On June 6 they took a final position on the crest of Pine Mountain, a detached eminence two miles west of Kennesaw Mountain. Later they moved to the eastern slope of the
mountain, and here remained for the next several days, watching Sherman’s advancing minions forming their own earthworks in the valley below. Once again the skirmishing began, and on June 10 the Federals sent a line of skirmishers forward against Lewis, but without success. Slowly the bluecoats advanced their works toward the base of the mountain, yet for several days more a relative calm settled over the field as Sherman gathered his breath for the next major assault.
Clouds obscured the sun on the morning of June 14, but soon they dispelled and the Orphans readied themselves for another day. Before long Generals Johnston, Hardee, and Polk rode along the Kentucky lines inspecting their positions. They did so in full view of the Federals, yet seemed oblivious to the danger. Major John B. Pirtle rode with them. Shortly the enemy spotted the cluster of high brass and sent a shell in their direction. The Confederate commanders had been warned by one of the Orphan officers of the danger, and now this enemy missile brought that danger home to them when it killed Pirtle’s horse under him. Fortunately the major arose unhurt, but the generals only shifted their position slightly. Before long another enemy shell rocketed across the intervening ground. It struck Polk full in the chest, passing through him, leaving the bishop general dead on the crest of Pine Mountain with the generals and the Orphans standing over him in shock.

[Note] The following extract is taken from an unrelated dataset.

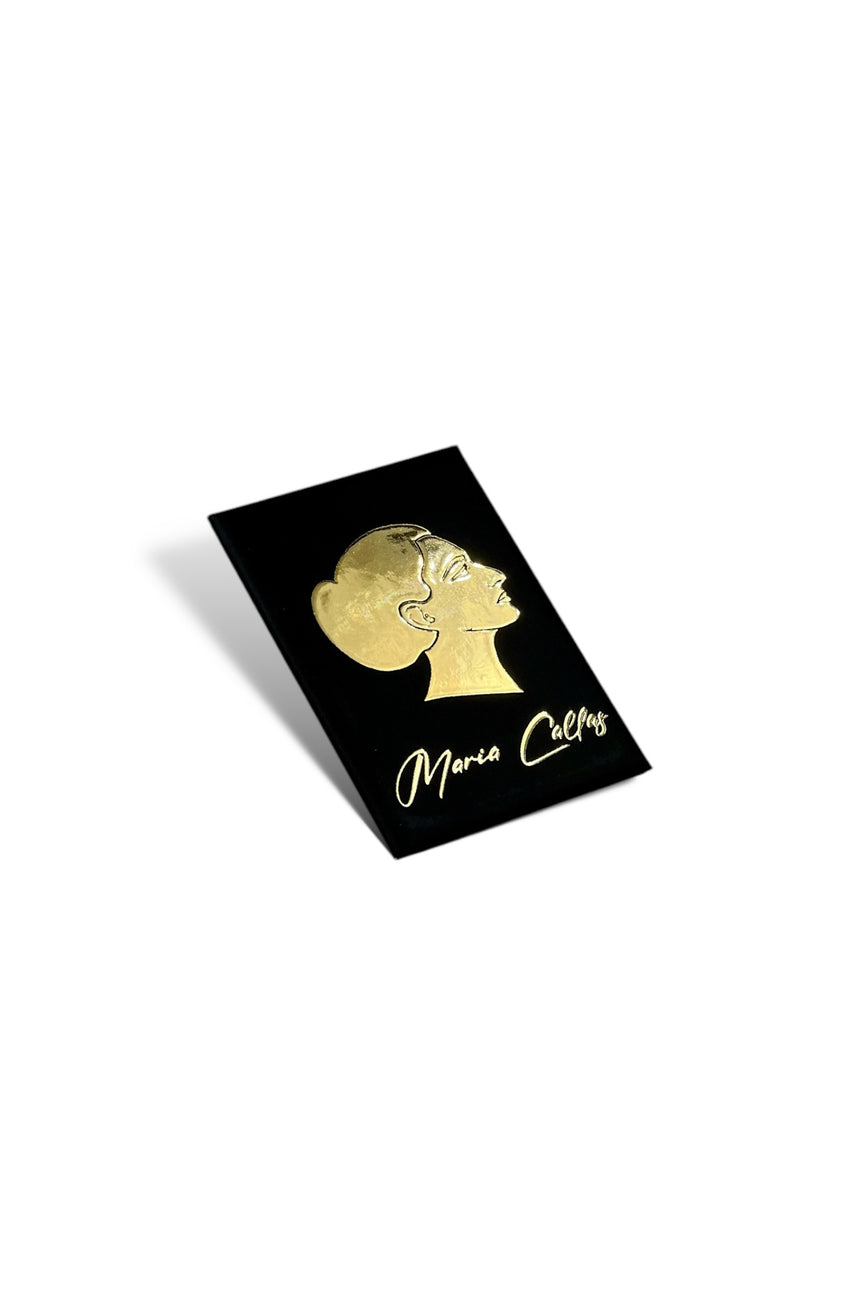 Callas Gold magnet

Johnny Jackman did not see Polk’s demise, for he sat beside Caldwell’s morning fire talking with Captain John Gillum of Company A. Since the enemy artillery had been silent for the past two days, Jackman heard with surprise that first shot that killed Pirtle’s horse. He offered the observation that “some general and his staff, no doubt, had ridden up the crest of the hill, and the federal batteries were throwing shells at them.” Gillum agreed. “Yes,” he said in a like vein, “and I hope some of them will get shot. A general can’t ride around the lines without a regiment of staff at his heels.” Just then they heard the second shot fired. From the sound of impact, Jackman thought it harmlessly buried itself in the mountainside. Of course, it hit Polk instead, not one hundred yards from Jackman, yet he and Gillum could not see the general because of trees in their front. Minutes later they learned what had happened, and then an order arrived for a report to be sent to Lewis’ headquarters. Long disabled for active field service due to his frail health, Jackman served as regimental clerk, though from time to time he shouldered his musket when his colonel would allow.